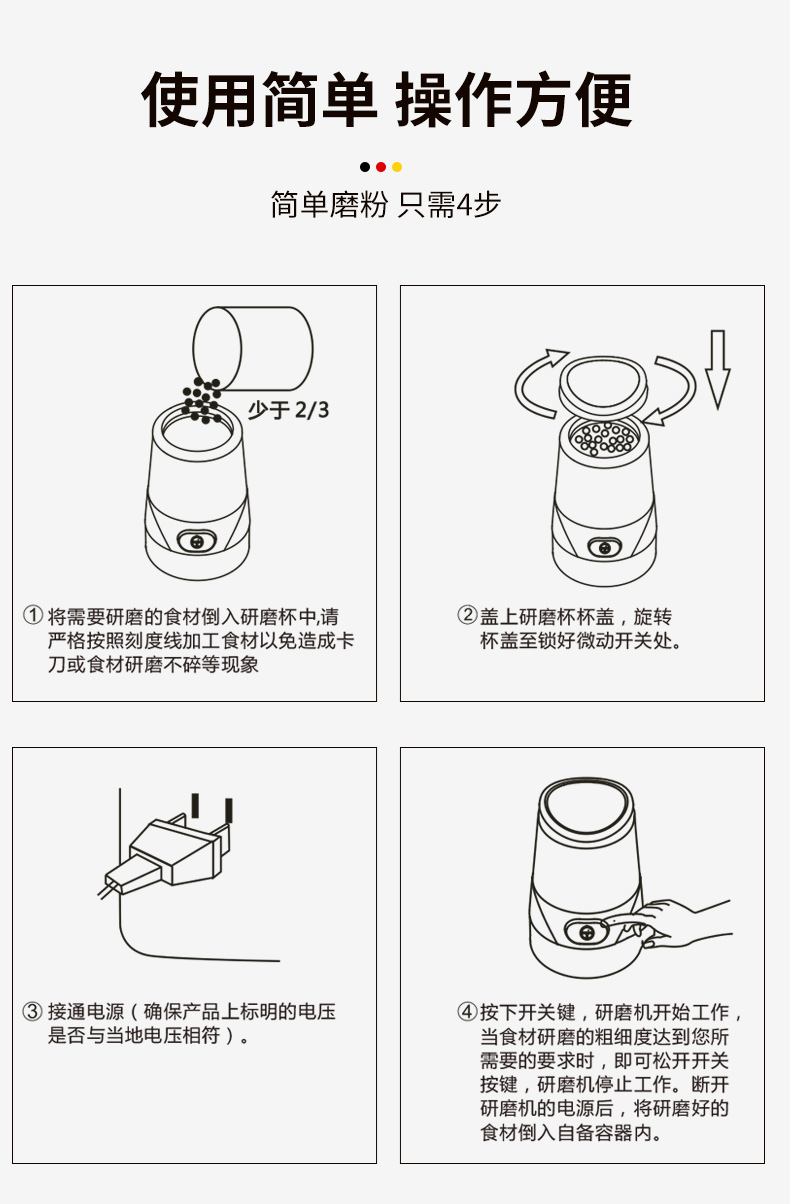 使用简单 操作方便

简单磨粉 只需4步

少于 2/3

① 将需要研磨的食材倒入研磨杯中,请严格按照刻度线加工食材以免造成卡刀或食材研磨不碎等现象

② 盖上研磨杯杯盖，旋转杯盖至锁好微动开关处。

③ 接通电源（确保产品上标明的电压是否与当地电压相符）。

④ 按下开关键，研磨机开始工作，当食材研磨的粗细度达到您所需要的要求时，即可松开开关按键，研磨机停止工作。断开研磨机的电源后，将研磨好的食材倒入自备容器内。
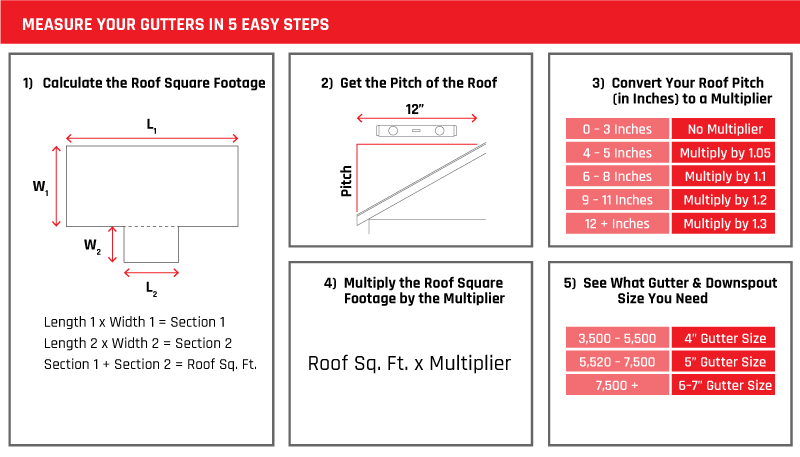 MEASURE YOUR GUTTERS IN 5 EASY STEPS

1) Calculate the Roof Square Footage

$L_1$

$W_1$

$W_2$

$L_2$

Length 1 x Width 1 = Section 1
Length 2 x Width 2 = Section 2
Section 1 + Section 2 = Roof Sq. Ft.

2) Get the Pitch of the Roof

12"

Pitch

3) Convert Your Roof Pitch (in Inches) to a Multiplier

| 0 - 3 Inches | No Multiplier |
|---|---|
| 4 - 5 Inches | Multiply by 1.05 |
| 6 - 8 Inches | Multiply by 1.1 |
| 9 - 11 Inches | Multiply by 1.2 |
| 12 + Inches | Multiply by 1.3 |

4) Multiply the Roof Square Footage by the Multiplier

Roof Sq. Ft. x Multiplier

5) See What Gutter & Downspout Size You Need

| 3,500 - 5,500 | 4" Gutter Size |
|---|---|
| 5,520 - 7,500 | 5" Gutter Size |
| 7,500 + | 6-7" Gutter Size |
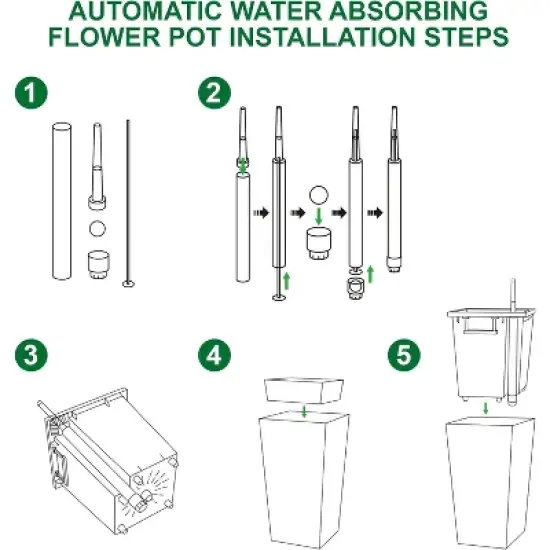 AUTOMATIC WATER ABSORBING FLOWER POT INSTALLATION STEPS

1

2

3

4

5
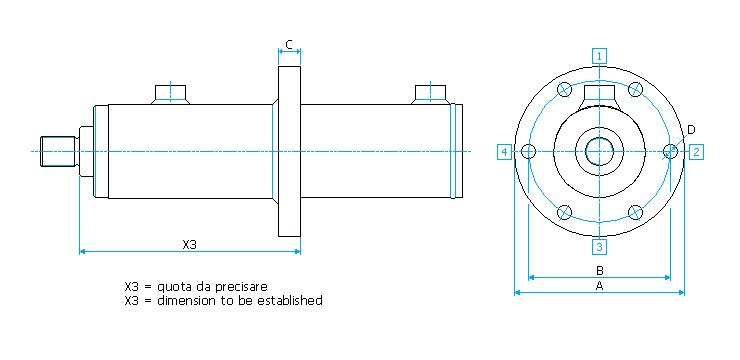 C

X3

X3 = quota da precisare
X3 = dimension to be established

1

D

4

2

3

B

A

* * * * * * *

The task requires restating verbatim the lines from the one that holds "3) Convert Your" through the end of the listing, both ends counted, and no pictures.

§ Task answer:
3) Convert Your Roof Pitch (in Inches) to a Multiplier

| 0 - 3 Inches | No Multiplier |
|---|---|
| 4 - 5 Inches | Multiply by 1.05 |
| 6 - 8 Inches | Multiply by 1.1 |
| 9 - 11 Inches | Multiply by 1.2 |
| 12 + Inches | Multiply by 1.3 |

4) Multiply the Roof Square Footage by the Multiplier

Roof Sq. Ft. x Multiplier

5) See What Gutter & Downspout Size You Need

| 3,500 - 5,500 | 4" Gutter Size |
|---|---|
| 5,520 - 7,500 | 5" Gutter Size |
| 7,500 + | 6-7" Gutter Size |
 AUTOMATIC WATER ABSORBING FLOWER POT INSTALLATION STEPS

1

2

3

4

5
 C

X3

X3 = quota da precisare
X3 = dimension to be established

1

D

4

2

3

B

A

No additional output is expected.